*** Data for this task ***
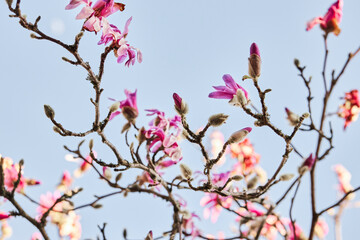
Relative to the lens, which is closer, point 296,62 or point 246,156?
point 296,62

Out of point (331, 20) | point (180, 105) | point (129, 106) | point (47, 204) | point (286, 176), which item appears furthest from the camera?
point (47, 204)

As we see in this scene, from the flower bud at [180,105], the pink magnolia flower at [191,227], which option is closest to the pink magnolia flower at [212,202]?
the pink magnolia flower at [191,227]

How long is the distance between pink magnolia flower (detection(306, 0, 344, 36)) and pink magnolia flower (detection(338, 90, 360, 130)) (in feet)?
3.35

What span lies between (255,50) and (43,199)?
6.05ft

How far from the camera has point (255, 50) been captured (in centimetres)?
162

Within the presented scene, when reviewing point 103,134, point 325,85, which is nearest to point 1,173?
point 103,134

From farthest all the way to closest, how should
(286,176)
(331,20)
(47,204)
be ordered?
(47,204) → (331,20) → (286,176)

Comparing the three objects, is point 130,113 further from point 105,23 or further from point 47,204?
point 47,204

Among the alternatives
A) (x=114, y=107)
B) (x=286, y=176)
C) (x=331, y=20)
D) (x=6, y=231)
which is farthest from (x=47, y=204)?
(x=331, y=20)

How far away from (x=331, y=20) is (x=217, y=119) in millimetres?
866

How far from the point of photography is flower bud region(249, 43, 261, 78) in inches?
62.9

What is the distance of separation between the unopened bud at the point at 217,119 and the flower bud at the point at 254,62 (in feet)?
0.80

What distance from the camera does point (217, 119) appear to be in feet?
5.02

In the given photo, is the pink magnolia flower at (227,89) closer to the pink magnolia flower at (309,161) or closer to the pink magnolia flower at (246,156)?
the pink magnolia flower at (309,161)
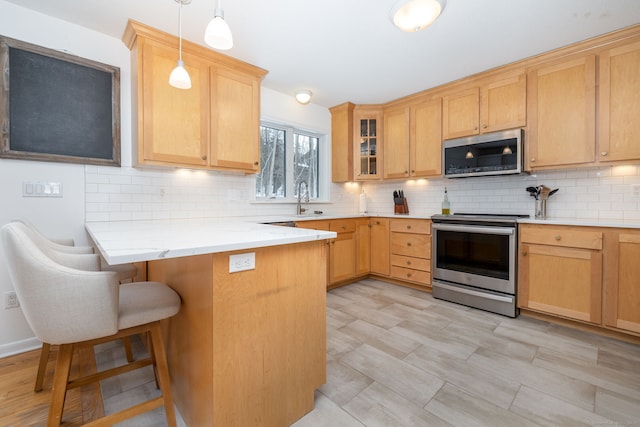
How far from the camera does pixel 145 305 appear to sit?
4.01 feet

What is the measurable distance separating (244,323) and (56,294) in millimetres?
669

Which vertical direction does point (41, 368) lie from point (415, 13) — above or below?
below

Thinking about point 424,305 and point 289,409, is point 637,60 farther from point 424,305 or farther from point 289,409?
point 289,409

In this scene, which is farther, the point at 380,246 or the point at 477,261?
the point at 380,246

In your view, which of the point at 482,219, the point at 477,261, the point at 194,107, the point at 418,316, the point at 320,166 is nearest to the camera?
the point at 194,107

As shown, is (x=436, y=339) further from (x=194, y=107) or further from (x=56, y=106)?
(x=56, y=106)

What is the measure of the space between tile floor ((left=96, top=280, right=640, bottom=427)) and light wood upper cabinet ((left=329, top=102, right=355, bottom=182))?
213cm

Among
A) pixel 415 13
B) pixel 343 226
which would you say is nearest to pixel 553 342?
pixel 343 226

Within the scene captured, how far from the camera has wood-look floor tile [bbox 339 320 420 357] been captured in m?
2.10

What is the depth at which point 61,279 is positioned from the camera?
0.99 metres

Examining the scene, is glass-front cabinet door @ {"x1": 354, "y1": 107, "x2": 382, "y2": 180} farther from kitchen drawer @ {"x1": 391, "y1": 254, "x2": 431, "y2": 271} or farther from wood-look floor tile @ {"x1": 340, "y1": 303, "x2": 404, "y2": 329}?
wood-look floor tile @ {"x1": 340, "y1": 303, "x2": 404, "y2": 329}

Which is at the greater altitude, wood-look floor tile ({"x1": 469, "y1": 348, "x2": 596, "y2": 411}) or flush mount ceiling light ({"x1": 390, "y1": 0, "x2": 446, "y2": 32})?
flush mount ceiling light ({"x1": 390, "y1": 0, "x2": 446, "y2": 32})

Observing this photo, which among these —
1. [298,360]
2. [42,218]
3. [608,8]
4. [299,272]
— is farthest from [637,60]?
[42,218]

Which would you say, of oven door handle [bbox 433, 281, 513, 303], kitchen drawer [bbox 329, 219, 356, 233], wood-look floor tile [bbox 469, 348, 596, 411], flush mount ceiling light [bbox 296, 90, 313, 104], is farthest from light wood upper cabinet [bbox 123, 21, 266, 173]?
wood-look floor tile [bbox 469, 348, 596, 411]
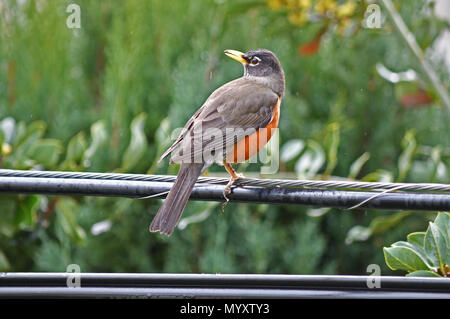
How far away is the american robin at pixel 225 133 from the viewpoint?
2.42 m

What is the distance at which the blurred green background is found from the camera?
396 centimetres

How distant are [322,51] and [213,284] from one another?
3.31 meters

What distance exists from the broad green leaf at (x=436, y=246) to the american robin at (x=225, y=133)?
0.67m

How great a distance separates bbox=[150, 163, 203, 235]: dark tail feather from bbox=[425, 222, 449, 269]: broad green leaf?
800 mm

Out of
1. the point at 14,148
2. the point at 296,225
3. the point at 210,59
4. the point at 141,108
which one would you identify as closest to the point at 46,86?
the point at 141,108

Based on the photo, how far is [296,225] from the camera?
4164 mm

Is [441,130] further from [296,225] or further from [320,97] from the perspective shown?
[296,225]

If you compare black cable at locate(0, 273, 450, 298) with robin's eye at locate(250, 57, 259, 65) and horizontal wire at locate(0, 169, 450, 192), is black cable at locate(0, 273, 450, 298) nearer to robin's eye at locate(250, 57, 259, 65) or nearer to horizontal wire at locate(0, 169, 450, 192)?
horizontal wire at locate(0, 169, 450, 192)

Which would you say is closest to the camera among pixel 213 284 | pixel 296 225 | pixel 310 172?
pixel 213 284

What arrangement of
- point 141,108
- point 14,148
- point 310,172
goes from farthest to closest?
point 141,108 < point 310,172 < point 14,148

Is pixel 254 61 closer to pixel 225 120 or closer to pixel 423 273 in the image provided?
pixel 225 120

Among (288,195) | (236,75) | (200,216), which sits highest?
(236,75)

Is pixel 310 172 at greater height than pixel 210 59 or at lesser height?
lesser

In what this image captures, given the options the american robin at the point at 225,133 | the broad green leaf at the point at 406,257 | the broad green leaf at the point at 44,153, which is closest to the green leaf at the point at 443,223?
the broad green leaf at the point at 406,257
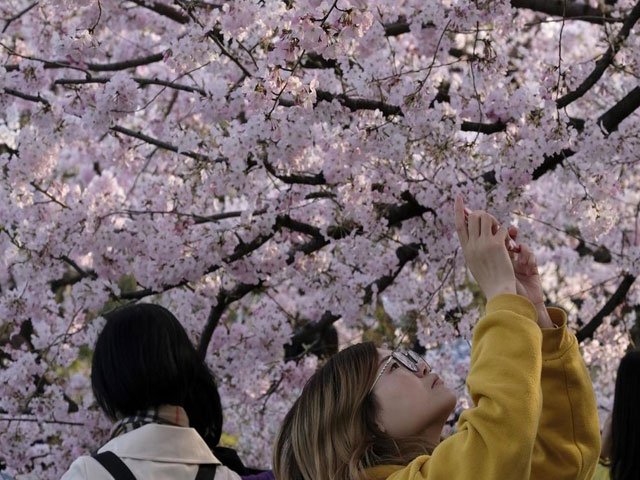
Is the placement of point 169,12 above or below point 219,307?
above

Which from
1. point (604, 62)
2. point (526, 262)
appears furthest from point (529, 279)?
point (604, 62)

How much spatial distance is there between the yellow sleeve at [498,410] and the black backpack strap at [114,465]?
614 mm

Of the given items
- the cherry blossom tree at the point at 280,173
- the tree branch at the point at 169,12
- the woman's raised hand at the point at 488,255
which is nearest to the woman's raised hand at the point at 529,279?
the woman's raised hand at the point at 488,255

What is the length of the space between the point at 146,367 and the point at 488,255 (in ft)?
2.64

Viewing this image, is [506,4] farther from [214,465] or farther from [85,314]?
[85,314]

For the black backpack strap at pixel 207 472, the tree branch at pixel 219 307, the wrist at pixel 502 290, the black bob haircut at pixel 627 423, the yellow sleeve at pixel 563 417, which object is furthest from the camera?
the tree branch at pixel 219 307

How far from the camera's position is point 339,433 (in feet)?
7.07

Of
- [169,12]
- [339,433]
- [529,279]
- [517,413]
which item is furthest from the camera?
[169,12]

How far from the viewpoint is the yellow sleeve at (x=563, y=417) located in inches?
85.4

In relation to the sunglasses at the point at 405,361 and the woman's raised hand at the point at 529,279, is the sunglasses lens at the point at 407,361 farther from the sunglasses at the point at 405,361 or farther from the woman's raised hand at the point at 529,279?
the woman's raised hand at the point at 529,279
***
*** Data for this task ***
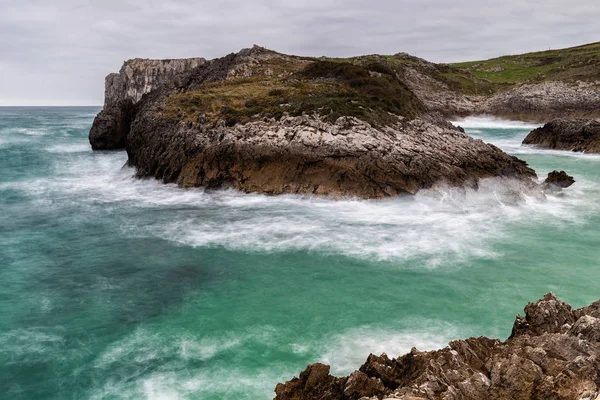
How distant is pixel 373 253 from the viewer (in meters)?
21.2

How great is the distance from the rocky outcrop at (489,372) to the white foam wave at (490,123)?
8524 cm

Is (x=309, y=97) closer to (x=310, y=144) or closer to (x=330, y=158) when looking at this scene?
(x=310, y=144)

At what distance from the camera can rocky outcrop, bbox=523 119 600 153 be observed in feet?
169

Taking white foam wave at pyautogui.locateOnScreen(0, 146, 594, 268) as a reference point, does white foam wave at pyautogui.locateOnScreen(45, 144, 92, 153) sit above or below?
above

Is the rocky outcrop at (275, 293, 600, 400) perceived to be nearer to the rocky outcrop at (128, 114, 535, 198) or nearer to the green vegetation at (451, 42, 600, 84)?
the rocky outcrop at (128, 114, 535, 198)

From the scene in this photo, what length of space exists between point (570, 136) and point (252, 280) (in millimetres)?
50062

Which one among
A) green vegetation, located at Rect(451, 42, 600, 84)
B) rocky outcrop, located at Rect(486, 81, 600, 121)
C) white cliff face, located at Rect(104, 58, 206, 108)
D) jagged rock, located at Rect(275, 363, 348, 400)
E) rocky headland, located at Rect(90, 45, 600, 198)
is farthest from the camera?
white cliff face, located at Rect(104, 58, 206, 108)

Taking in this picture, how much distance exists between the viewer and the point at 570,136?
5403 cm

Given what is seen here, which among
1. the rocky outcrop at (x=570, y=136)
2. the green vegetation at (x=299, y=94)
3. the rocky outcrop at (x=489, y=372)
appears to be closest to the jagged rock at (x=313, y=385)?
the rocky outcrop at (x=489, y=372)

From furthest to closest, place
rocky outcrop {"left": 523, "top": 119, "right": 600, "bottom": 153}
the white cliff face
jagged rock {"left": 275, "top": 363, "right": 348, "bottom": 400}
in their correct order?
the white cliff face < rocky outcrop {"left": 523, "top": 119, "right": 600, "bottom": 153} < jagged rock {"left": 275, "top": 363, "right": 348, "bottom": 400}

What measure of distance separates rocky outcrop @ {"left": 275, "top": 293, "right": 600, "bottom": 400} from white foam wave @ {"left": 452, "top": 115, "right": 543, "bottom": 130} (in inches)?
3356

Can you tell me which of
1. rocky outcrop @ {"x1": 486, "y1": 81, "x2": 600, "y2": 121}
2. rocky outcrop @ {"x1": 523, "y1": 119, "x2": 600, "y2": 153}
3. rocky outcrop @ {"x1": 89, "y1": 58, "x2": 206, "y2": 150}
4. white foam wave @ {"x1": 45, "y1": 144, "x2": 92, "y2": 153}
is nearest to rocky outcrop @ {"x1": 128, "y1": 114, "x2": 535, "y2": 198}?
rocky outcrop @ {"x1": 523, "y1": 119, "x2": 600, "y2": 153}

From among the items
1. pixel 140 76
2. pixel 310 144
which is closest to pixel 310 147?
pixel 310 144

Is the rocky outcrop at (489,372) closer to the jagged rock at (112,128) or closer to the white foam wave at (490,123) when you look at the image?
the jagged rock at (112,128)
***
- What you are asked to do -
List every line of the rows above that contains the word "length", copying each line in full. Case counts.

- Output of the task -
What is the length of the space between the point at 146,367 and the point at 488,255 (in ft)?
From the scene in this photo, what length of space exists between point (570, 136) and point (252, 280) (in millimetres)?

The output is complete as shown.